Teammates and coaches appreciate Gyeni’s calm, quiet leadership as well. Fellow defensive lineman Vinnie Shaffer has seen it up close in recent years.
“Sam’s definitely motivated the team,” Shaffer said. “He’s a leader, and he does what he needs to do. Sam’s quiet the majority of the time, but Sam’s the lead-by-example type [of] guy. So he’s going to get what he needs done, and then it’s enough [to motivate us] when you see him doing what he needs to.”
Towson head coach Rob Ambrose describes Gyeni as a special individual and hard worker.
“He’s one of the toughest human beings I’ve ever met. Sam Gyeni is going to be massively successful in everything he does for the rest of his life,” Ambrose said. “He’s a great teammate. He’s a great player and a great friend, and he is going to be one successful man.”
Becoming A U.S. Citizen
Gyeni and his family moved to the United States from Ghana when Gyeni was just 12 years old in order to seek a better future. Gyeni packed up his belongings and left behind everything that he ever knew — a life full of soccer.

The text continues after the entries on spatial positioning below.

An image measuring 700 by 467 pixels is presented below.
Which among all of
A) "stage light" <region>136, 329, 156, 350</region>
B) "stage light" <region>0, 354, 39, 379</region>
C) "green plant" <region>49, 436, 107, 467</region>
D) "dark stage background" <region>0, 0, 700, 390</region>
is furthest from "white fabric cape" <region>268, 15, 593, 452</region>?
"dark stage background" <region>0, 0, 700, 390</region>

Gyeni gravitated toward soccer initially in Gaithersburg, Md., before picking up football in high school. Though Gyeni didn’t have a chance to play football for Towson in 2020, it was still a productive year for him — he became a citizen of the United States in the spring of 2020.
“Being a citizen is growing up in two places, in two different homes,” Gyeni said. “Ghana is a lot different. I feel like I’ve got two homes.”
Gyeni said his mother, Cecilia, and father, George, shaped him into the person he has become today. The defensive lineman noted that his mother and father always find ways to stay positive and make the best of each situation while working toward their goals.
And this year, he’ll once again be able to play in front of his family. Gyeni often notices his family supporting him during home games, cheering and sporting the Towson black and gold.
Football is still a relatively new passion for Gyeni, but he has come to embrace it.
“Football means a lot to me,” Gyeni said. “I love the competition. I love the brotherhood, the family that comes with it, and this is a fun game to play.”